Esoteric Mystical Practice in Fourth Ezra and the Reconfiguration of Social Memory
This collection of essays continues the investigation of religious experience in early Judaism and early Christianity begun in Experientia, Volume 1, by addressing one of the traditional objections to the study of experience in antiquity. The authors address the relationship between the surviving evidence, which is textual, and the religious experiences that precede or ensue from those texts. Drawing on insights from anthropology, sociology, social memory theory, neuroscience, and cognitive science, they explore a range of religious phenomena including worship, the act of public reading, ritual, ecstasy, mystical ascent, and the transformation of gender and of emotions. Through careful and theoretically informed work, the authors demonstrate the possibility of moving from written documents to assess the lived experiences that are linked to them. The contributors are István Czachesz, Frances Flannery, Robin Griffith-Jones, Angela Kim Harkins, Bert Jan Lietaert Peerbolte, John R. Levison, Carol A. Newsom, Rollin A. Ramsaran, Colleen Shantz, Leif E. Vaage, and Rodney A. Werline.

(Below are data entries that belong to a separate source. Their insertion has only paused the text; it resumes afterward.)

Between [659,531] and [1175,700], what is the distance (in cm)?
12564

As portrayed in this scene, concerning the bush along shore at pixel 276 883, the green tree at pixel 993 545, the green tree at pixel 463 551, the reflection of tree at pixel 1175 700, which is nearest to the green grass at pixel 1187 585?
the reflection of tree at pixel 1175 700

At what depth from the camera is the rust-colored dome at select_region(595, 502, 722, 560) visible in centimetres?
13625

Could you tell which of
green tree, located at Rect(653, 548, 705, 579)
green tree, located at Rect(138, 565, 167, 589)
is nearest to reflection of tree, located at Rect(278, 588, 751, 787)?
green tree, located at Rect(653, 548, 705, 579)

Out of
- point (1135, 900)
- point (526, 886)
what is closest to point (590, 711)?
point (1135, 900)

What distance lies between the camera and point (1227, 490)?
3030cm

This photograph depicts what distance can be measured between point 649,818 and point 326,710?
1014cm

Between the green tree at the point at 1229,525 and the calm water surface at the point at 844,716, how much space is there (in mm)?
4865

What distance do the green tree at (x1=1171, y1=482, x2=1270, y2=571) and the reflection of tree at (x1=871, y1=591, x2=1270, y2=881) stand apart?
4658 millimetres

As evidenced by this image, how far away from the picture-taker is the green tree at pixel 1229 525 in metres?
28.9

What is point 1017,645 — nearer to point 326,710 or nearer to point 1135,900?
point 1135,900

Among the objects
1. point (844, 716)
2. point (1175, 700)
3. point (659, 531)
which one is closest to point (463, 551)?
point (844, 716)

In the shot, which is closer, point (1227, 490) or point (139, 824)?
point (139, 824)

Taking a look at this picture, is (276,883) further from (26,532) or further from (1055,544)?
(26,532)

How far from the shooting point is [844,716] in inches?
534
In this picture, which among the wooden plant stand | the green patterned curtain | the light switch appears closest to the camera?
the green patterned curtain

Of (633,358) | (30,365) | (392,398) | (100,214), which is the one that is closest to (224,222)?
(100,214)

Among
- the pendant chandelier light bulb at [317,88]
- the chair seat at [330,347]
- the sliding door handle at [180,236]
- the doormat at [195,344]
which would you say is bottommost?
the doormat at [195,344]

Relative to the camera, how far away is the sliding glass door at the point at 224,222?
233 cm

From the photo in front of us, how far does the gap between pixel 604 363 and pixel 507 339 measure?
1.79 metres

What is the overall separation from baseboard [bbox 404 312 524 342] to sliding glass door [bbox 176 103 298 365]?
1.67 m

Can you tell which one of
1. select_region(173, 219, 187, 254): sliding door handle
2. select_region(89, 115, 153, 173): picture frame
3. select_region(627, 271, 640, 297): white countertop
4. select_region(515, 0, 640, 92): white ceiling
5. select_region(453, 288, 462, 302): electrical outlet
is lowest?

Colleen Shantz is Associate Professor of New Testament at St. Michael’s College in the Toronto School of Theology. She is the author of Paul in Ecstasy: The Neurobiology of the Apostle’s Life and Thought (Cambridge University Press) and the co-editor of Experientia, Volume 1: Inquiry into Religious Experience in Early Judaism and Christianity (Society of Biblical Literature). She chairs the Religious Experience section of the Society of Biblical Literature. Rodney A. Werline is Associate Professor and the Marie and Leman Barnhill Endowed Chair in Religious Studies at Barton College, Wilson, North Carolina. He is the author of Pray Like This (Continuum) and Penitential Prayer in Second Temple Judaism: The Development of a Religious Institution (Society of Biblical Literature) and the co-editor of numerous volumes including Experientia, Volume 1: Inquiry into Religious Experience in Early Judaism and Christianity (Society of Biblical Literature).